Accretion rates and remnant masses The forward cascade and the stronger Kelvin–Helmholtz instabilities between the outflows and downflows in 3D imply that the accretion rate onto the PNS drops more quickly than in 2D (Müller 2015). As a result, some self-consistent 3D simulations have been able to determine firm numbers for final neutron star masses (Melson et al. 2015b; Müller et al. 2019; Burrows et al. 2019, 2020), barring the possibility of late-time fallback. The predicted neutron star masses appear roughly compatible with the range of observed values (Özel and Freire 2016; Antoniadis et al. 2016), but as with all other explosion and remnant properties, a robust statistical comparison is not yet possible.

Neutron star kicks Observations show that most neutron stars receive a considerable “kick” velocity at birth. The kick velocity is typically a few hundred \(\mathrm {km}\, \mathrm {s}^{-1}\), but there is a broad distribution ranging from very low kicks up to more than \(1000 \, \mathrm {km}\, \mathrm {s}^{-1}\) (e.g., Hobbs et al. 2005; Faucher-Giguère and Kaspi 2006; Ng and Romani 2007). The large-scale ejecta asymmetries that emerge during the explosion provide a possible explanation for this phenomenon (for an overview including other mechanisms such as aniostropic neutrino emission, see Lai et al. 2001; Janka 2017).

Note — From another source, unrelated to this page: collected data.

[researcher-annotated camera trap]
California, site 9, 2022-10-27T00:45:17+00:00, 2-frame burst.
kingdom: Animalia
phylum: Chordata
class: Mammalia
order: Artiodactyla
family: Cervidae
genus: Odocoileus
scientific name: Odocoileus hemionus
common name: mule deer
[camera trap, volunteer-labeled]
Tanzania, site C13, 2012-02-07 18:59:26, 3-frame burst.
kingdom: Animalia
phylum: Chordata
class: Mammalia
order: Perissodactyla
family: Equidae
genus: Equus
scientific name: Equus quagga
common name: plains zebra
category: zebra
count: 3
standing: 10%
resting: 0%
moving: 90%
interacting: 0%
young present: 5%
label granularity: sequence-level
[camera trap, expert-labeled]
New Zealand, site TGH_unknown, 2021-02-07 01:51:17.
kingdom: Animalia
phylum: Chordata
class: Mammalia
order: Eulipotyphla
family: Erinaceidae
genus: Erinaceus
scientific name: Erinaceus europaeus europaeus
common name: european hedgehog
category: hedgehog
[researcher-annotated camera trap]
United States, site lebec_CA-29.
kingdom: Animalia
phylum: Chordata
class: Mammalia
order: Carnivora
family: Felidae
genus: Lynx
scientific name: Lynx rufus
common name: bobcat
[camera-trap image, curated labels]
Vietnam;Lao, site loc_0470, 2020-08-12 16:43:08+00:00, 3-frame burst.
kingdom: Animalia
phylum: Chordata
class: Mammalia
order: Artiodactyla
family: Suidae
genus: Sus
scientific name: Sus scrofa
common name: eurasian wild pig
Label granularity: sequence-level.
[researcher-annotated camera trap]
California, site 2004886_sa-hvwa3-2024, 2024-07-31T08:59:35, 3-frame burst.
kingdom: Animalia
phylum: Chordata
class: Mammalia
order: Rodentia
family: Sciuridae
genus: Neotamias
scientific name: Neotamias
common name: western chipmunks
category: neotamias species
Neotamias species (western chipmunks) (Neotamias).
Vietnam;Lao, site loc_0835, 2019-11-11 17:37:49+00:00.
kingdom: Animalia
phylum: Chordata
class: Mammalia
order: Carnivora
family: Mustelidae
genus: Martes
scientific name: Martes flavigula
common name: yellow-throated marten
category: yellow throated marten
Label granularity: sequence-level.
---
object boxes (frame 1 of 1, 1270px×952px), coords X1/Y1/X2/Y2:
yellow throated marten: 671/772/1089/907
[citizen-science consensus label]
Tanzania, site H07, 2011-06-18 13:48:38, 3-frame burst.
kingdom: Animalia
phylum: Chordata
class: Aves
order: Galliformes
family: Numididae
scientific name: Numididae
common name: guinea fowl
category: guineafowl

The 2D simulations of the 1990s could not yet naturally obtain the full range of observed kick velocities by a hydrodynamic mechanism (Janka and Müller 1994), unless unrealistically large seed asymmetries in the progenitor were invoked (Burrows and Hayes 1996). A plausible range of kicks was first obtained in parameterized 2D simulations by Scheck et al. (2004, 2006), thanks to more slowly developing explosions that allowed the \(\ell =1\)-mode of the SASI, or an \(\ell =1\) convective mode to emerge. The work of Scheck et al. (2004, 2006) revealed that the kick velocity can grow for well over a second in models with slower shock expansion. They concluded that the kick arises primarily from the asymmetric gravitational pull of over- and underdense regions in the ejecta (later termed “gravitational tugboat mechanism”Footnote 16) rather than from pressure force and hydrodyanmic momentum fluxes onto the PNS; anisotropic neutrino emission was found to play only a minor role. Subsequent simulations have not fundamentally changed this analysis. Although various studies showed that the momentum flux onto the PNS can be comparable to the gravitational force onto the PNS (Nordhaus et al. 2010a, 2012; Müller et al. 2017a), this does not invalidate the tugboat mechanism. Effectively, the contribution of each parcel of accreted material to the PNS momentum via the hydrodynamic flux and the gravitational tug almost cancel, and the net acceleration of the PNS is due to the gravitational pull of the material that is actually ejected.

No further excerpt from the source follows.